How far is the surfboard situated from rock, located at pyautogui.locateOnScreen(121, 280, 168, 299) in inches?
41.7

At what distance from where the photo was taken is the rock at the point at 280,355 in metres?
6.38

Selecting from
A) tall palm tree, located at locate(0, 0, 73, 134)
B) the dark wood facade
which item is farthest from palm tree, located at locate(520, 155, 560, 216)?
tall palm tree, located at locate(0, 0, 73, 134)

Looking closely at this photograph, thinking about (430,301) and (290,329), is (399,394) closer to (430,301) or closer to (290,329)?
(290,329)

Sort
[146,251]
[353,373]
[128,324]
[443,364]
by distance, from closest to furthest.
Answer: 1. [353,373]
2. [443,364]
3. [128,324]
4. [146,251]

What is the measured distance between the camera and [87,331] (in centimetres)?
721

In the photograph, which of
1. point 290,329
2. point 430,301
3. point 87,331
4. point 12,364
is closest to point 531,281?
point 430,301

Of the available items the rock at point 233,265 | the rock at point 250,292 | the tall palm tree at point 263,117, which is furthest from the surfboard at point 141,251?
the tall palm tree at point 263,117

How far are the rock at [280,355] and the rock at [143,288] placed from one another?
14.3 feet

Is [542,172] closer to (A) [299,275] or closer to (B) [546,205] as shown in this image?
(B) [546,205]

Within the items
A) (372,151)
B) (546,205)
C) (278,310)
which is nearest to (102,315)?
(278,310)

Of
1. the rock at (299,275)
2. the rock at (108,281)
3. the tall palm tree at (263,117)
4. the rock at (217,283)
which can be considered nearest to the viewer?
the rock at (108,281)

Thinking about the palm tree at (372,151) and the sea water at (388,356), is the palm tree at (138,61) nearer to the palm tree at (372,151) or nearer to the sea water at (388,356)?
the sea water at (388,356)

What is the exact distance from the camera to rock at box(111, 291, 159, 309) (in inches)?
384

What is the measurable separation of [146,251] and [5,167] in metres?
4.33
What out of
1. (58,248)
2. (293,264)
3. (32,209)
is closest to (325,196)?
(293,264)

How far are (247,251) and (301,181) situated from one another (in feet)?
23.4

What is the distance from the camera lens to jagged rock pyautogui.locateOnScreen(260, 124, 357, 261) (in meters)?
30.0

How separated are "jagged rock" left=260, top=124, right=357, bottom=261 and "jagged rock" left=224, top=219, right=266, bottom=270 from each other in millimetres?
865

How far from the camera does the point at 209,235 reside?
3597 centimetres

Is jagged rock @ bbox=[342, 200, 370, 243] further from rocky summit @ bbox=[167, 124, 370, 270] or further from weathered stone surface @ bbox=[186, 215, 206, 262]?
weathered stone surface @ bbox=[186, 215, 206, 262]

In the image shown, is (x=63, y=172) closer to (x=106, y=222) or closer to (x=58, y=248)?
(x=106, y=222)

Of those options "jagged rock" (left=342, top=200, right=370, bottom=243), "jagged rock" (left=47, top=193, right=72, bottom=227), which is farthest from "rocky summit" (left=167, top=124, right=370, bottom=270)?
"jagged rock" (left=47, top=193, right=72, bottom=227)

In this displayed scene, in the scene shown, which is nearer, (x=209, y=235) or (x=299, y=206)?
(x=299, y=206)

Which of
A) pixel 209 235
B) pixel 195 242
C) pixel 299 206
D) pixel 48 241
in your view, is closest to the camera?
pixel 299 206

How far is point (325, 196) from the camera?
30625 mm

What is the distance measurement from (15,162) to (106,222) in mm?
■ ■ ■ ■
WORK TO DO →
Extract, word for word, each line of the listing above.

RESULT FOR THIS TASK →
How far is the surfboard situated from rock, located at pyautogui.locateOnScreen(121, 280, 168, 299) in inches?
41.7

At what distance from where the photo was taken is the rock at the point at 280,355 in metres?
6.38

Selecting from
A) tall palm tree, located at locate(0, 0, 73, 134)
B) the dark wood facade
which item is farthest from palm tree, located at locate(520, 155, 560, 216)?
tall palm tree, located at locate(0, 0, 73, 134)

Looking closely at this photograph, thinking about (430,301) and (290,329), is (399,394) closer to (430,301) or closer to (290,329)?
(290,329)

Sort
[146,251]
[353,373]
[128,324]
[443,364]
by distance, from closest to furthest.
Answer: 1. [353,373]
2. [443,364]
3. [128,324]
4. [146,251]

What is the measured distance between the camera and [87,331] (in centimetres)?
721

In the photograph, which of
1. point 290,329
2. point 430,301
3. point 87,331
4. point 12,364
is closest to point 531,281?
point 430,301

Of the available items the rock at point 233,265 | the rock at point 250,292 | the tall palm tree at point 263,117, which is furthest from the surfboard at point 141,251?
the tall palm tree at point 263,117

How far are the rock at [280,355] and the rock at [143,288] placed from one another?
14.3 feet

Is [542,172] closer to (A) [299,275] or closer to (B) [546,205] as shown in this image?
(B) [546,205]

Within the items
A) (372,151)
B) (546,205)
C) (278,310)
which is nearest to (102,315)?
(278,310)

Of
1. the rock at (299,275)
2. the rock at (108,281)
3. the tall palm tree at (263,117)
4. the rock at (217,283)
which can be considered nearest to the viewer?
the rock at (108,281)

Thinking about the palm tree at (372,151) and the sea water at (388,356), is the palm tree at (138,61) nearer to the palm tree at (372,151) or nearer to the sea water at (388,356)?
the sea water at (388,356)

What is the exact distance from the camera to rock at box(111, 291, 159, 309) (in inches)?
384

What is the measurable separation of [146,251] and [5,167] in metres?
4.33
What out of
1. (58,248)
2. (293,264)
3. (32,209)
is closest to (325,196)?
(293,264)

How far are (247,251) and (301,181) situated from one another (in feet)?
23.4

What is the distance from the camera lens to jagged rock pyautogui.locateOnScreen(260, 124, 357, 261) (in meters)?
30.0

How separated are "jagged rock" left=260, top=124, right=357, bottom=261 and "jagged rock" left=224, top=219, right=266, bottom=270 from each other in millimetres?
865

How far from the camera does the point at 209,235 reside?
3597 centimetres

Is jagged rock @ bbox=[342, 200, 370, 243] further from rocky summit @ bbox=[167, 124, 370, 270] or further from weathered stone surface @ bbox=[186, 215, 206, 262]?
weathered stone surface @ bbox=[186, 215, 206, 262]

In the image shown, is (x=63, y=172) closer to (x=106, y=222) or closer to (x=58, y=248)?
(x=106, y=222)

Of those options "jagged rock" (left=342, top=200, right=370, bottom=243), "jagged rock" (left=47, top=193, right=72, bottom=227), which is farthest from "rocky summit" (left=167, top=124, right=370, bottom=270)?
"jagged rock" (left=47, top=193, right=72, bottom=227)

In this displayed scene, in the scene shown, which is nearer, (x=209, y=235) or (x=299, y=206)?
(x=299, y=206)

Which of
A) pixel 209 235
B) pixel 195 242
C) pixel 299 206
D) pixel 48 241
in your view, is closest to the camera?
pixel 299 206

How far is point (325, 196) from the camera?
30625 mm

What is the distance measurement from (15,162) to (106,222) in mm?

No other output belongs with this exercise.